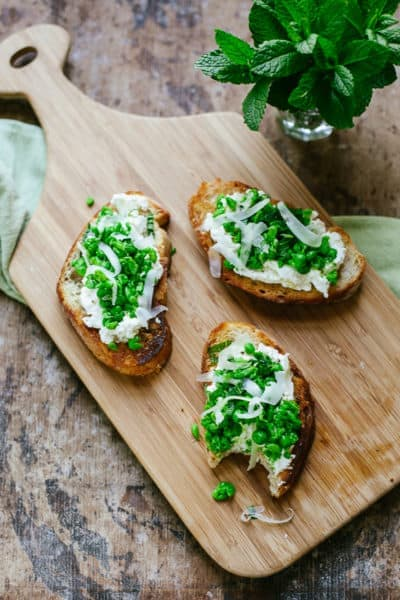 sweet pea bruschetta with ricotta, pecorino cheese and mint
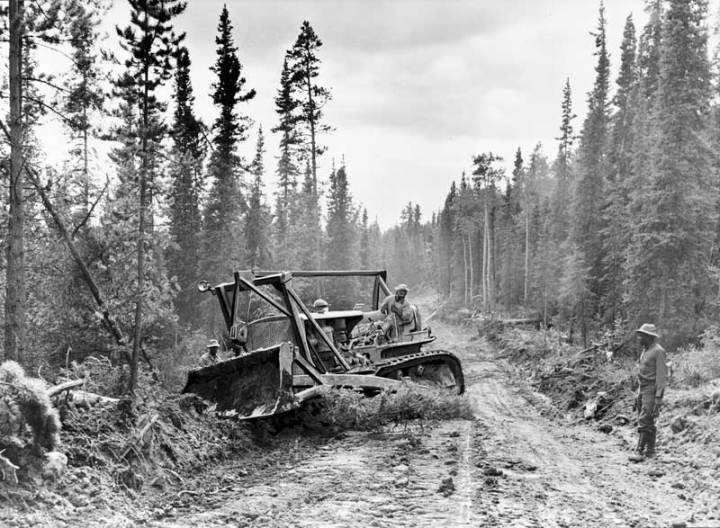 A tractor with grader widens the roadway of the Alcan Highway, ca. 1942. Library of Congress photo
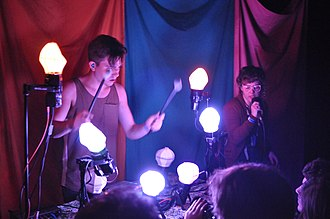 Purity Ring (band) - Corin Roddick (left) and Megan James (right) performing live in 2012.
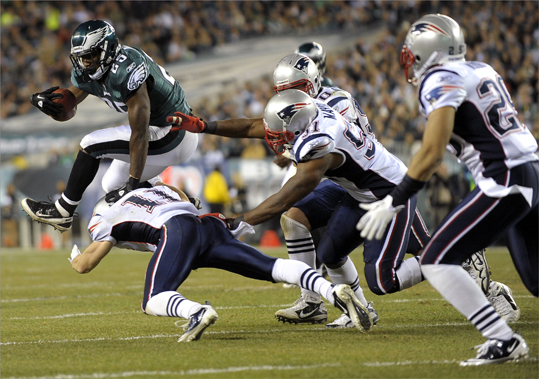 Philadelphia Eagles running back LeSean McCoy (25) tried to get away from New England Patriots wide receiver Julian Edelman (11), middle linebacker Jerod Mayo (51), outside linebacker Rob Ninkovich (50) and free safety Patrick Chung (25) during the second half.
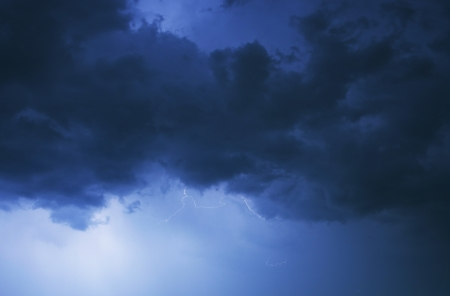 Stormy Night Sky. Cloudy Stormy Clouds Illuminated by Lightnings. Severe Weather Photography Collection.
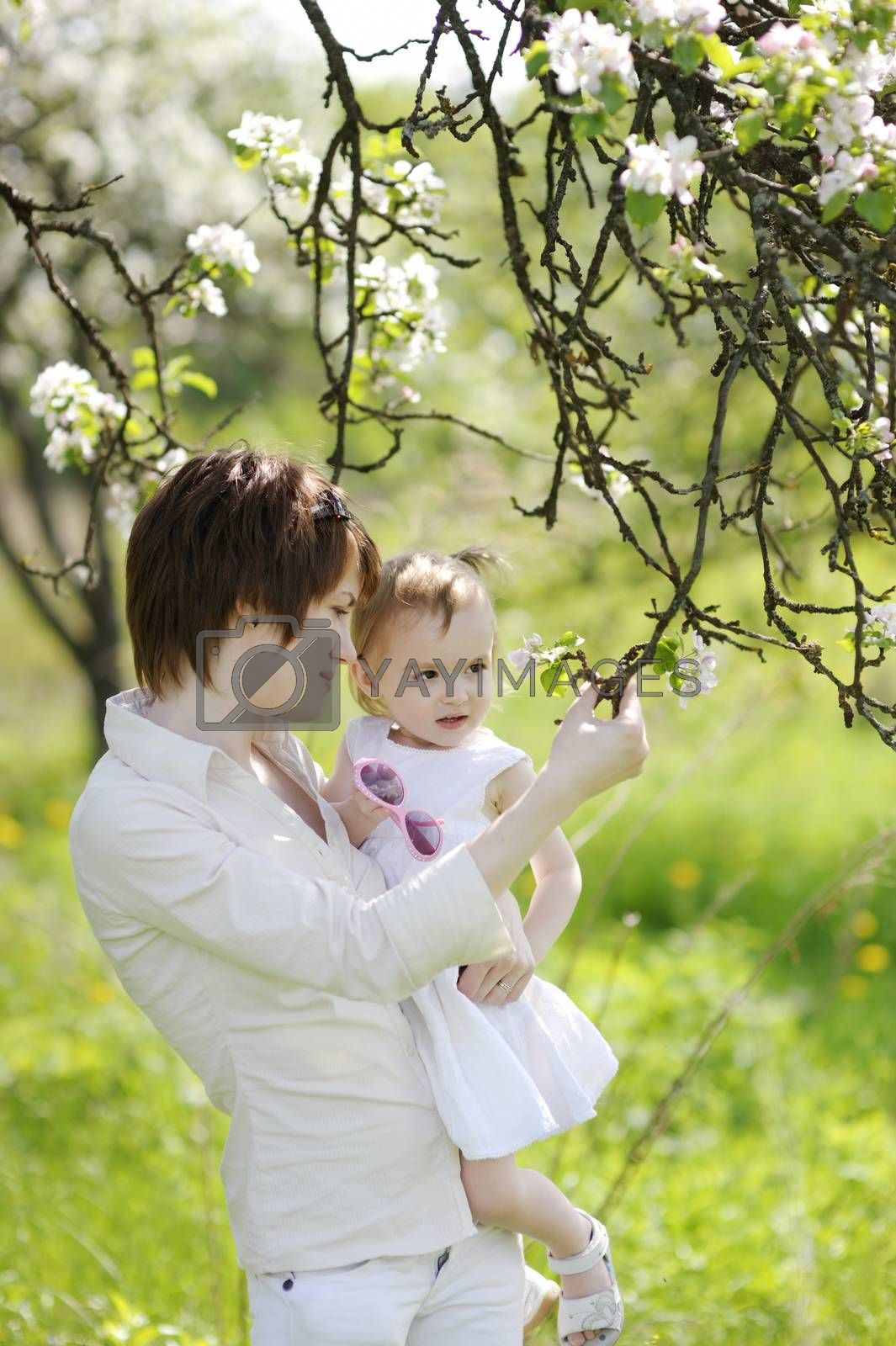 Young mother and her daughter in blossoming trees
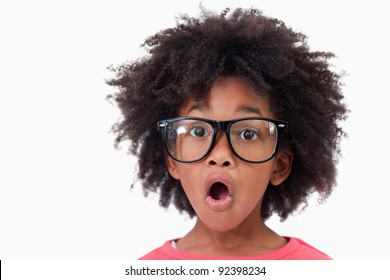 Close up of a shocked smart girl against a white background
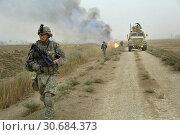 Купить «IRAQ Tahwilla -- 30 Jul 2008 -- US Army Sgt Daniel Kear makes his way down a road after canal vegetation is set ablaze in Tahwilla, Iraq. Iraqi insurgents...», фото № 30684373, снято 20 мая 2019 г. (c) age Fotostock / Фотобанк Лори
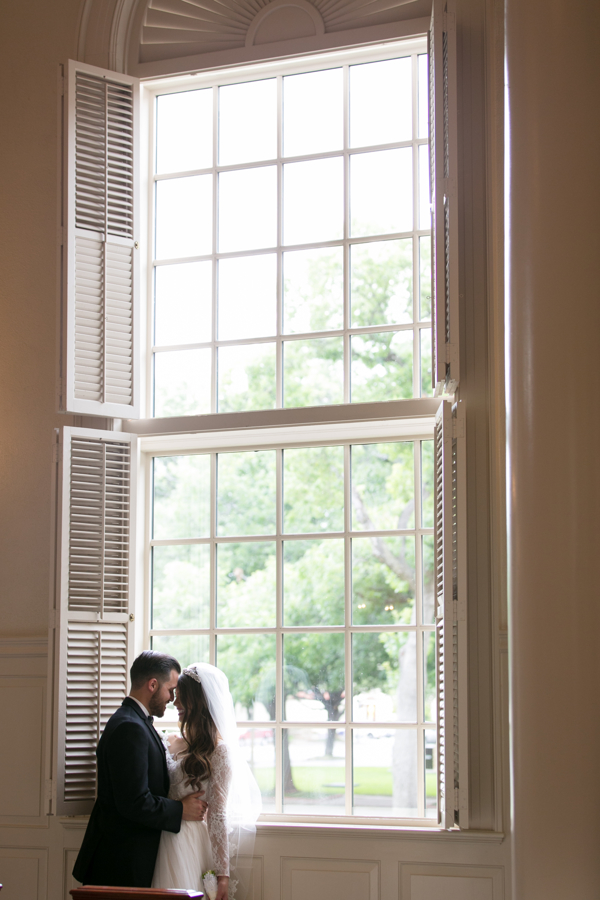 bride-and-groom-by-window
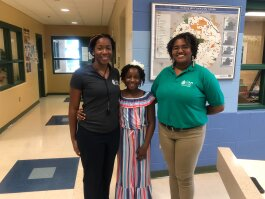 (L to R) Hickory Hill Community Center's assistant director, Danae Lawrence, her daughter and center volunteer, Mya Brady, and center director, Adrianna Moore pose in the center's lobby. (A.J. Dugger III)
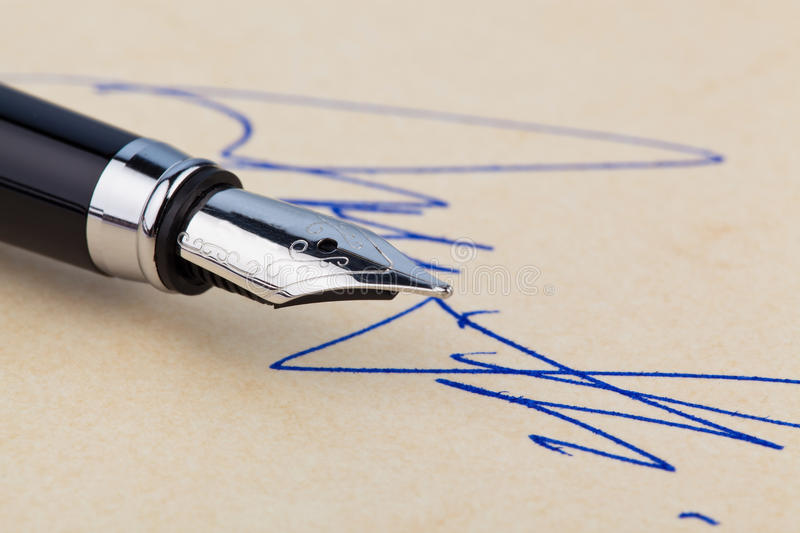 Fountain pen and signature royalty free stock photos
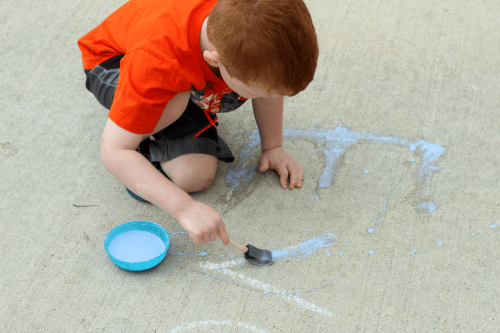 Trace letters with sidewalk chalk paint on the driveway.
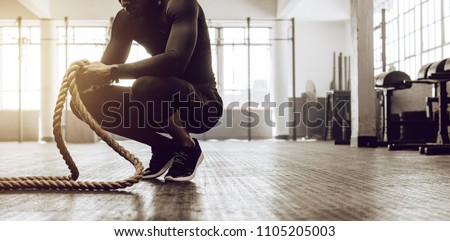 Man sitting on his toes holding a pair of battle ropes for workout. guy at the gym working out with fitness rope. #1105205003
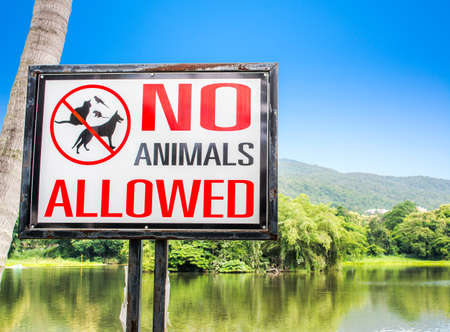 excluded: no pets allowed sign on gate in the park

-- TASK DIRECTIONS --
The required output is an exact copy of the lines from the one with "Philadelphia Eagles running" through the final line of the data above, with pictures removed.

-- TASK SOLUTION --
 Philadelphia Eagles running back LeSean McCoy (25) tried to get away from New England Patriots wide receiver Julian Edelman (11), middle linebacker Jerod Mayo (51), outside linebacker Rob Ninkovich (50) and free safety Patrick Chung (25) during the second half.
 Stormy Night Sky. Cloudy Stormy Clouds Illuminated by Lightnings. Severe Weather Photography Collection.
 Young mother and her daughter in blossoming trees
 Close up of a shocked smart girl against a white background
 Купить «IRAQ Tahwilla -- 30 Jul 2008 -- US Army Sgt Daniel Kear makes his way down a road after canal vegetation is set ablaze in Tahwilla, Iraq. Iraqi insurgents...», фото № 30684373, снято 20 мая 2019 г. (c) age Fotostock / Фотобанк Лори
 bride-and-groom-by-window
 (L to R) Hickory Hill Community Center's assistant director, Danae Lawrence, her daughter and center volunteer, Mya Brady, and center director, Adrianna Moore pose in the center's lobby. (A.J. Dugger III)
 Fountain pen and signature royalty free stock photos
 Trace letters with sidewalk chalk paint on the driveway.
 Man sitting on his toes holding a pair of battle ropes for workout. guy at the gym working out with fitness rope. #1105205003
 excluded: no pets allowed sign on gate in the park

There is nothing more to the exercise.